WinDIY – HAWT Wind Turbine - atomlib
https://hackaday.io/project/172328-windiy-hawt-wind-turbine/details
======
kumarvvr
While 3D printing allows for interesting experiments, such designs form only a
preliminary part of the whole product process.

For example, reliability, flexing of blades, etc require scale models with
similar materials. Blade dynamics, forces on blades, bearing design and
sizing, etc, cannot be scaled up across materials.

However, an awesome project and an excellent educational tool.

In the future, 3D printing labs across the world, will hopefully provide a
fertile ground for a new generation of multi-disciplinary engineers and I wish
the lines between mechanical, electrical and other areas of engineering blur
enough to make a new generation of technology.

------
ClumsyPilot
I am very interested in Solar but only have a cursory understanding of wind
power.

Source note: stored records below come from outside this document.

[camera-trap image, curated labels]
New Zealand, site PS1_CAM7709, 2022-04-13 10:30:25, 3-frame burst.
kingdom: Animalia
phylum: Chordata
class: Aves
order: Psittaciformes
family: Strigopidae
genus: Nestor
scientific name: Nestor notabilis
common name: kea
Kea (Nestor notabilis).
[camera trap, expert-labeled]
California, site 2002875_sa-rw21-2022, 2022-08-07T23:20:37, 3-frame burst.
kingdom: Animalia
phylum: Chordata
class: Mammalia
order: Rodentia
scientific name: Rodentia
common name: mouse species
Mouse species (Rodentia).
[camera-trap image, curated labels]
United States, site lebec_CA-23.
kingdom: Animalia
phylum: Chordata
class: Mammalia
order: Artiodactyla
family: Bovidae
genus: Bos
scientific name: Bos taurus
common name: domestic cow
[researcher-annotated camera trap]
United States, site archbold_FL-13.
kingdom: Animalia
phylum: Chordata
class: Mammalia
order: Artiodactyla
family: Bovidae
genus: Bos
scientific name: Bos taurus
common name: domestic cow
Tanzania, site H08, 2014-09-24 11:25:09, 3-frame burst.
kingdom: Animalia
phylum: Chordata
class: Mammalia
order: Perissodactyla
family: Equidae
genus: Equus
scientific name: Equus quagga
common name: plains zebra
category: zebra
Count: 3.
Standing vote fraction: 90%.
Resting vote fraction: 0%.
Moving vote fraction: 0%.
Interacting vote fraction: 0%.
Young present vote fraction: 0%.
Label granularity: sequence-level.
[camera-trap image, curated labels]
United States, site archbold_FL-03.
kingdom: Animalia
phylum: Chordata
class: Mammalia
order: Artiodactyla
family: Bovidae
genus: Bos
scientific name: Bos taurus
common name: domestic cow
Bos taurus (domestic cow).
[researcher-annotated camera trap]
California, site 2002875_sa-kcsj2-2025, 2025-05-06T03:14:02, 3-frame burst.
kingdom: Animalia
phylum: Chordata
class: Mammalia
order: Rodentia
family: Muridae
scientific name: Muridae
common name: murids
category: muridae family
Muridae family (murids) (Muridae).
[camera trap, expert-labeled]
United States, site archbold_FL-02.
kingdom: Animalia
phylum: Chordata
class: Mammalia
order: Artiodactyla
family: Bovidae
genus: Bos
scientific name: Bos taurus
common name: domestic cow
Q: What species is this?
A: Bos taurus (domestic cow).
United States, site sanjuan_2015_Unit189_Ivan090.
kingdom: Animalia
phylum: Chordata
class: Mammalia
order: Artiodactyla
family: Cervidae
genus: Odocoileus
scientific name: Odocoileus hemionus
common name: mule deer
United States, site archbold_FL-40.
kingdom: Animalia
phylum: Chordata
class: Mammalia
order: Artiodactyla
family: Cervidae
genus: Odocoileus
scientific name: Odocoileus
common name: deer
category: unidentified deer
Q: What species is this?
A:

I would love to see some tests and numbers, like how much power can
this get you, can it withstand serious wind, some more introduction for
clueless people like me so we can appreciate it fully.

Like if I wanted to replicate this, what would it cost me, as the most rough
estimate?

Also do you recon some parts, like blades, could be better served with
traditionally manufactured parts, like carved out of a single piece of wood
and basically hand-carved? Or does this not make much sence?